I finally was able to meet with Sasha as he, his girlfriend and a French couchsurfer were on their way out of the apartment to do some pre-New Years shopping. They decided to show me the place very quickly before they left. However, Sasha and I got to talking about hockey, soccer, English teaching and any other number of topics when Sasha's girlfriend came in and said, “I've been cooking dinner and it's almost ready. Will you join us?” So I sat down with them and broke some bread. We agree on the price and I left the apartment, glad that I could finally have a place to live.

When I got back into downtown, the Canadians had wandered off somewhere and were without phone credits, which meant that I couldn't call them. I at first decided to take a quiet night, hanging out with two other couchsurfers who were hanging out at the hostel. They were two American girls who  frequented Ukraine and Kiev and they were their for the couchsurfing New Years Eve party. I was almost on the edge of deciding to go to that for New Years. Leonid, the hostel worker, came in. “Come on downstairs to the other hostel, Why Not,” he said. “They've got drinks!”

Down I went to join him and hang out with the other people. The Why Not? hostel was situated right on the main road of Saksaganskogo Street. Each room had its own them – including a Communist room, all red with Lenin heads painted on the wall – plus there was a large kitchen, patio, common room and a small movie room in the basement. They were throwing a New Years Eve party as well, which was open to everyone coming. Suddenly, people were being rounded up to go to a club in the Podil district, Xlib.

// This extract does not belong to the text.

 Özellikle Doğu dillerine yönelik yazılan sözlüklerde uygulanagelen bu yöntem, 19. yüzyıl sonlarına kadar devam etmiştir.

Xlib was another club situated in the basement of some office complex, though since it was completely dark when our taxis pulled up, I could have mistaken the office complex for some run down slab of empty concrete, towering high above the trees. There was a 50 grivna cover, a security check giving a pat down and a coat check to hang up your stuff. The club had two main rooms and a chillout room. In the main room, and had something of the look of an empty warehouse, reminding me of my old raver days in Dallas. There was a reggae band playing on the stage while in the smaller room they had a DJ playing dubstep, a strangely popular style in Kiev. Drinks were on the pricey side since they only stocked import beers, but the usual cheap shots of vodka found through Ukraine were still present. I drank it up and did the best I could at the frenetic dub step and the more lackadaisical reggae hippy dancing, trying to fit in with all the Ukrainian hippies in their dirty clothing and dread locked hair. It was clear that the girls their must have smelled my clean, shampoo washed hair, because they made a large ring around me, staying clear of anything perceived as an advance. Not that I cared, what did I want with those dirty hippy girls anyway?